____ PROVIDED ENTRIES

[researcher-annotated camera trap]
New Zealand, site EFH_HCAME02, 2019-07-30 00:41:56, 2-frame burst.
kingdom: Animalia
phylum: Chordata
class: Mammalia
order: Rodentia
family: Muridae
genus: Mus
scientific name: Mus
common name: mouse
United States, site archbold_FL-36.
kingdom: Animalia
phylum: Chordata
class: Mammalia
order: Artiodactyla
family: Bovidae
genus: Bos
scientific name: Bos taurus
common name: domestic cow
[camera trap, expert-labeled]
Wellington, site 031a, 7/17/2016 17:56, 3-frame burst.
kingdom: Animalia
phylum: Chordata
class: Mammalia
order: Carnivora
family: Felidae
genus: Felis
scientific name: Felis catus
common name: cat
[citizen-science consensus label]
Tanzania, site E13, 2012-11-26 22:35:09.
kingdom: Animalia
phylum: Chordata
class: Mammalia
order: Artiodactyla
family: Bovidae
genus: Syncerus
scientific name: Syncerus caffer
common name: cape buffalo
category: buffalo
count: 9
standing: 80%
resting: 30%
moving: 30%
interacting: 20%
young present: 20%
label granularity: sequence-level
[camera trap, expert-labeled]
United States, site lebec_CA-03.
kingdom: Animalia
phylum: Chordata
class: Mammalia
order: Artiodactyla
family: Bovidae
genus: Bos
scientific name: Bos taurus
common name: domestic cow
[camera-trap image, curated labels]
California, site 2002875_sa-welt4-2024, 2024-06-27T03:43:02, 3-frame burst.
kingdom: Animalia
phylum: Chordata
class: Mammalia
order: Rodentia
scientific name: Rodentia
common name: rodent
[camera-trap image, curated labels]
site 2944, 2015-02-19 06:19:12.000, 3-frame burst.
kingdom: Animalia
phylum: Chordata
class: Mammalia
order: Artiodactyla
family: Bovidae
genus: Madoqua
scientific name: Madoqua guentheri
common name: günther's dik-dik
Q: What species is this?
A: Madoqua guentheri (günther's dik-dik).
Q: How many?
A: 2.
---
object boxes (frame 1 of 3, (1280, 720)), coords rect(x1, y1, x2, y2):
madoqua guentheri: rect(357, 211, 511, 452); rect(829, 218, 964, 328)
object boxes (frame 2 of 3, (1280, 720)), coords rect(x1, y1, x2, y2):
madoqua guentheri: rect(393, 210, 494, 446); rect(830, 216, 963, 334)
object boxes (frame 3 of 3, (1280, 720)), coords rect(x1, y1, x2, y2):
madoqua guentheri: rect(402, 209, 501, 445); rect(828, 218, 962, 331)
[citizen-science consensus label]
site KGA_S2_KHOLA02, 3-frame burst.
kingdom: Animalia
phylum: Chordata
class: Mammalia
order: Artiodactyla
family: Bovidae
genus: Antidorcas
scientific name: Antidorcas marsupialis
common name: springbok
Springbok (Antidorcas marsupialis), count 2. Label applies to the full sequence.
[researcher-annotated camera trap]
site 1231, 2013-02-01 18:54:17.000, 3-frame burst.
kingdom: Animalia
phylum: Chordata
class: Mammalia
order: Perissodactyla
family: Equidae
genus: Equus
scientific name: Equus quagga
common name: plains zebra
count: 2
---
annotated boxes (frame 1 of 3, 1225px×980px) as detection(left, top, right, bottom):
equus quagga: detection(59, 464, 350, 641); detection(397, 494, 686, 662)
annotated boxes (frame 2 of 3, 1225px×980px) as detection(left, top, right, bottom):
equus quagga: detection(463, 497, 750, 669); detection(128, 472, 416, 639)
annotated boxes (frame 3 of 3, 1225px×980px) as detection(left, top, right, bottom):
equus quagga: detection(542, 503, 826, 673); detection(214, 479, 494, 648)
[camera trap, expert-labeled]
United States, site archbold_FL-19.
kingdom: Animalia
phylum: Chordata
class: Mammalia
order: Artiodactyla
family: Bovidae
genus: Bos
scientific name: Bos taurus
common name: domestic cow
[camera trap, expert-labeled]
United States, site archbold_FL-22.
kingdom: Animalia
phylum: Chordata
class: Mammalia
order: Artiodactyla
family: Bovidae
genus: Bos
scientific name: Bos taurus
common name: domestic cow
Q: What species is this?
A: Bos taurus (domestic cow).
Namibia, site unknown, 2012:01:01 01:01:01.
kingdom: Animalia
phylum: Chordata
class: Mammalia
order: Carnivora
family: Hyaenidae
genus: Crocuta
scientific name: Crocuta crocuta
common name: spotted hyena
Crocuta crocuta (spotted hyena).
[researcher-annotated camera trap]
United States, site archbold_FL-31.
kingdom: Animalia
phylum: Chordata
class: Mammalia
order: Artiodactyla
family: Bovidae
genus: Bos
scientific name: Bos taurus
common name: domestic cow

________

▶ **WHAT THE TASK REQUIRES**: In this exercise, the data above is to be printed exactly.

▶ **SOLUTION TO THIS PROBLEM**:
[researcher-annotated camera trap]
New Zealand, site EFH_HCAME02, 2019-07-30 00:41:56, 2-frame burst.
kingdom: Animalia
phylum: Chordata
class: Mammalia
order: Rodentia
family: Muridae
genus: Mus
scientific name: Mus
common name: mouse
United States, site archbold_FL-36.
kingdom: Animalia
phylum: Chordata
class: Mammalia
order: Artiodactyla
family: Bovidae
genus: Bos
scientific name: Bos taurus
common name: domestic cow
[camera trap, expert-labeled]
Wellington, site 031a, 7/17/2016 17:56, 3-frame burst.
kingdom: Animalia
phylum: Chordata
class: Mammalia
order: Carnivora
family: Felidae
genus: Felis
scientific name: Felis catus
common name: cat
[citizen-science consensus label]
Tanzania, site E13, 2012-11-26 22:35:09.
kingdom: Animalia
phylum: Chordata
class: Mammalia
order: Artiodactyla
family: Bovidae
genus: Syncerus
scientific name: Syncerus caffer
common name: cape buffalo
category: buffalo
count: 9
standing: 80%
resting: 30%
moving: 30%
interacting: 20%
young present: 20%
label granularity: sequence-level
[camera trap, expert-labeled]
United States, site lebec_CA-03.
kingdom: Animalia
phylum: Chordata
class: Mammalia
order: Artiodactyla
family: Bovidae
genus: Bos
scientific name: Bos taurus
common name: domestic cow
[camera-trap image, curated labels]
California, site 2002875_sa-welt4-2024, 2024-06-27T03:43:02, 3-frame burst.
kingdom: Animalia
phylum: Chordata
class: Mammalia
order: Rodentia
scientific name: Rodentia
common name: rodent
[camera-trap image, curated labels]
site 2944, 2015-02-19 06:19:12.000, 3-frame burst.
kingdom: Animalia
phylum: Chordata
class: Mammalia
order: Artiodactyla
family: Bovidae
genus: Madoqua
scientific name: Madoqua guentheri
common name: günther's dik-dik
Q: What species is this?
A: Madoqua guentheri (günther's dik-dik).
Q: How many?
A: 2.
---
object boxes (frame 1 of 3, (1280, 720)), coords rect(x1, y1, x2, y2):
madoqua guentheri: rect(357, 211, 511, 452); rect(829, 218, 964, 328)
object boxes (frame 2 of 3, (1280, 720)), coords rect(x1, y1, x2, y2):
madoqua guentheri: rect(393, 210, 494, 446); rect(830, 216, 963, 334)
object boxes (frame 3 of 3, (1280, 720)), coords rect(x1, y1, x2, y2):
madoqua guentheri: rect(402, 209, 501, 445); rect(828, 218, 962, 331)
[citizen-science consensus label]
site KGA_S2_KHOLA02, 3-frame burst.
kingdom: Animalia
phylum: Chordata
class: Mammalia
order: Artiodactyla
family: Bovidae
genus: Antidorcas
scientific name: Antidorcas marsupialis
common name: springbok
Springbok (Antidorcas marsupialis), count 2. Label applies to the full sequence.
[researcher-annotated camera trap]
site 1231, 2013-02-01 18:54:17.000, 3-frame burst.
kingdom: Animalia
phylum: Chordata
class: Mammalia
order: Perissodactyla
family: Equidae
genus: Equus
scientific name: Equus quagga
common name: plains zebra
count: 2
---
annotated boxes (frame 1 of 3, 1225px×980px) as detection(left, top, right, bottom):
equus quagga: detection(59, 464, 350, 641); detection(397, 494, 686, 662)
annotated boxes (frame 2 of 3, 1225px×980px) as detection(left, top, right, bottom):
equus quagga: detection(463, 497, 750, 669); detection(128, 472, 416, 639)
annotated boxes (frame 3 of 3, 1225px×980px) as detection(left, top, right, bottom):
equus quagga: detection(542, 503, 826, 673); detection(214, 479, 494, 648)
[camera trap, expert-labeled]
United States, site archbold_FL-19.
kingdom: Animalia
phylum: Chordata
class: Mammalia
order: Artiodactyla
family: Bovidae
genus: Bos
scientific name: Bos taurus
common name: domestic cow
[camera trap, expert-labeled]
United States, site archbold_FL-22.
kingdom: Animalia
phylum: Chordata
class: Mammalia
order: Artiodactyla
family: Bovidae
genus: Bos
scientific name: Bos taurus
common name: domestic cow
Q: What species is this?
A: Bos taurus (domestic cow).
Namibia, site unknown, 2012:01:01 01:01:01.
kingdom: Animalia
phylum: Chordata
class: Mammalia
order: Carnivora
family: Hyaenidae
genus: Crocuta
scientific name: Crocuta crocuta
common name: spotted hyena
Crocuta crocuta (spotted hyena).
[researcher-annotated camera trap]
United States, site archbold_FL-31.
kingdom: Animalia
phylum: Chordata
class: Mammalia
order: Artiodactyla
family: Bovidae
genus: Bos
scientific name: Bos taurus
common name: domestic cow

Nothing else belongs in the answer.